Earlier this week it was announced that Microsoft is joining forces with media website Semafor to use ChatGPT to create news stories. Microsoft and Semafor state they’re only using AI to research breaking news stories, but that actual journalists will write original content based on that research. 

It’s hard to not at least question these claims given that Microsoft and its other partner Open AI, are already facing a lawsuit from the New York Times for using content from behind paywalls to train its AI chatbots. This latest venture seems like a blatant “we don’t care” aimed not only towards the NYT but also at journalists. 

What is Signals? 

According to Semafor co-founder and former Buzzfeed editor-in-chief Ben Smith, Semafor will create a newsfeed referred to as Signals for Microsoft, which Semafor has been paid a substantial sum to do. 

The next part is a bit murky, “It will highlight breaking news and analysis, offering a dozen or so posts per day. All stories will be written entirely by journalists, with the AI effectively acting as a research tool.” 

That could be the absolute truth, but I’m sure even they would understand that it’s a bit hard to trust a company already being sued for mining content produced by legitimate journalists and arguing it was fair use.

The slippery slope to this tool simply turning into AI journalists writing stories and taking jobs just seems a little too obvious for me to want to set foot on it. Microsoft has also announced that it will be linking up with the Craig Newmark School of Journalism, the GroundTruth Project, the Online News Association, and other journalism organizations.

Why, who knows? Maybe to lend the appearance of journalistic integrity, but making a few partnerships doesn’t earn you the journalistic integrity badge and put you beyond reproach.

Expert Analysis

As a journalist, the AI infusion into our work can be triggering.

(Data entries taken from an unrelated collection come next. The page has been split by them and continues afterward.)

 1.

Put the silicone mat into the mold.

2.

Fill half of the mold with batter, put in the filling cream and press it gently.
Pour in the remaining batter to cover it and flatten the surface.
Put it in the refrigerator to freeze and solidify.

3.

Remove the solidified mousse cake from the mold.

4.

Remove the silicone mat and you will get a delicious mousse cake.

So, I reached out to Leonard Lee, a respected industry analyst and tech industry advisor for Next Curve, to share his insight and give us a different, refreshing perspective. 

Lee shared these thoughts, “I think the operative word here is ‘assisted.’ This seems like Microsoft’s attempt to explore legitimate applications of generative AI tools to augment human-driven journalism. Microsoft describes this as a ‘collaboration’ among several it has penned with Semafor and other journalist organizations and publications to discover ‘best practices’ for enhancing journalism.”

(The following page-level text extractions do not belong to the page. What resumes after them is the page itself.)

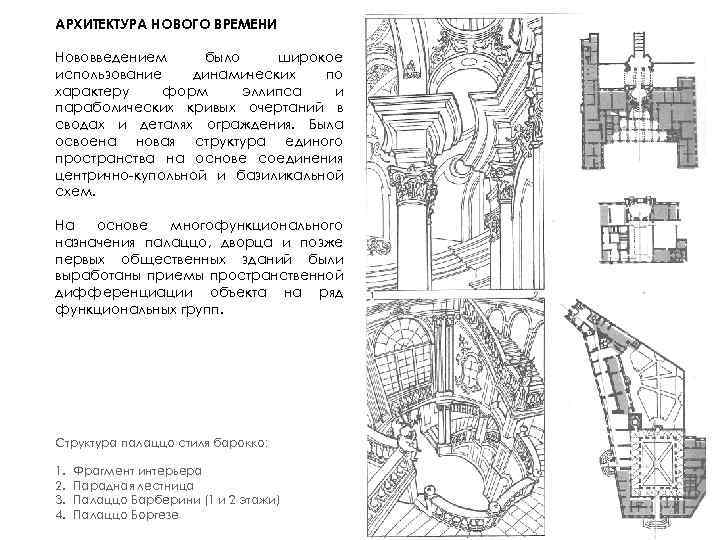 АРХИТЕКТУРА НОВОГО ВРЕМЕНИ

Нововведением было широкое использование динамических по характеру форм эллипса и параболических кривых очертаний в сводах и деталях ограждения. Была освоена новая структура единого пространства на основе соединения центрично-купольной и базиликальной схем.

На основе многофункционального назначения палаццо, дворца и позже первых общественных зданий были выработаны приемы пространственной дифференциации объекта на ряд функциональных групп.

Структура палаццо стиля барокко:

1. Фрагмент интерьера
2. Парадная лестница
3. Палаццо Барберини (1 и 2 этажи)
4. Палаццо Боргезе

Lee further states, “I see this as a great test for a wide range of Gen AI tools, from Bing Chat to CoPilot, that Microsoft and participating collaborators will evaluate. In many ways, this reads like a large POC for the news industry and journalism at large. It will be interesting to see what the industry learns from these exercises with Microsoft. At the moment, it doesn’t seem these collaborations are about eliminating the journalists in the middle but rather enhancing them. Time will tell how efficacious these Gen AI tools prove. It will take time.”

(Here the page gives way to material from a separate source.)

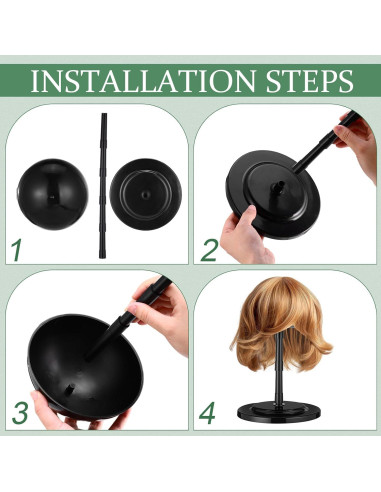 INSTALLATION STEPS

1

2

3

4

“The NYT thing is a different matter, in my opinion. That’s really about OpenAI and what they used and continue to use to train their models. The work with Semafor seems more of an effort by Microsoft to push the adoption of Gen AI. Their business valuation counts on it.”

Hmm, maybe I am thinking about this all wrong? 

Final Thoughts

At the end of the day, Microsoft already pushes a great deal of news via MSNBC, and using AI to give journalists leads on news stories could be helpful. In today’s world, where controlling the narrative is more powerful than ever, these moves by Microsoft could blur the lines on many levels, as most corporations care more about their shareholder’s profits than things like fact-based news or journalistic integrity.

However, I can also agree with Leonard Lee’s perspective as maybe I am too quick to judge; maybe Microsoft and Semafar deserve the benefit of the doubt. I guess we will find out soon enough.